In this the only fault in the generals was, that they had rendered themselves objects of hatred to their fellow citizens: in other respects the whole fault lay with the soldiers; who, lest any enterprise should succeed under the conduct and auspices of the decemvirs, suffered themselves to be beaten, to their own disgrace, and that of them (the generals). Their armies were routed by the Sabines at Eretum, and in Algidum by the Aequans.
Having fled from Eretum during the silence of the night, they fortified their camp nearer to the city, on an elevated situation between Fidenae and Crustumeria;
no where encountering the enemy, who pursued them, on equal ground, they protected themselves by the nature of the place and a rampart, not by valour or arms.
Greater disgrace and greater loss were sustained in Algidum, their camp also was lost; and the soldiers, stripped of all their utensils, betook themselves to Tusculum, determined to procure the means of subsistence from the good faith and compassion of their hosts; which, however, did not disappoint them.

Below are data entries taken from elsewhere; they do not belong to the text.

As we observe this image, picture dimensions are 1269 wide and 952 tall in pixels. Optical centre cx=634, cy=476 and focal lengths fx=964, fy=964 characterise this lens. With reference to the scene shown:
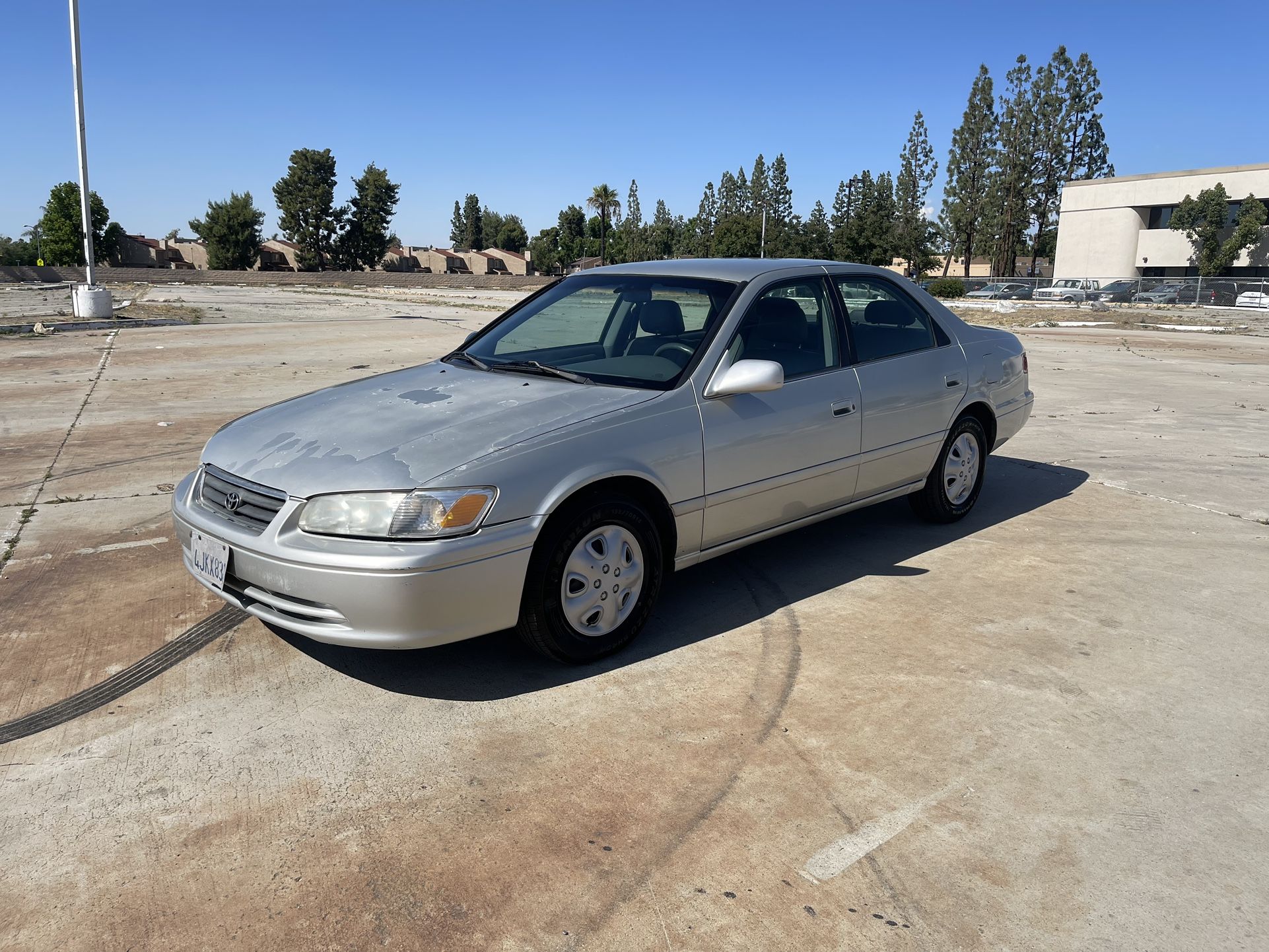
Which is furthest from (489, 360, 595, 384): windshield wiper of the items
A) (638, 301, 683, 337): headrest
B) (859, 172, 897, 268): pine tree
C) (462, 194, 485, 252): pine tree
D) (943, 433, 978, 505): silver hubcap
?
(462, 194, 485, 252): pine tree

Such alarming accounts were brought to Rome, that the patricians, having laid aside their hatred of the decemvirs, passed an order that watches should be held in the city; commanded that all who were able by reason of their age to carry arms, should mount guard on the walls, and form out-posts before the gates; they also voted arms to be sent to Tusculum, besides a reinforcement;
that the decemvirs also should come down from the citadel of Tusculum and keep their troops encamped; that the other camp should be removed from Fidenae into the Sabine territory; and that the enemy might be deterred, by thus attacking them first, from entertaining any intentions of attacking the city.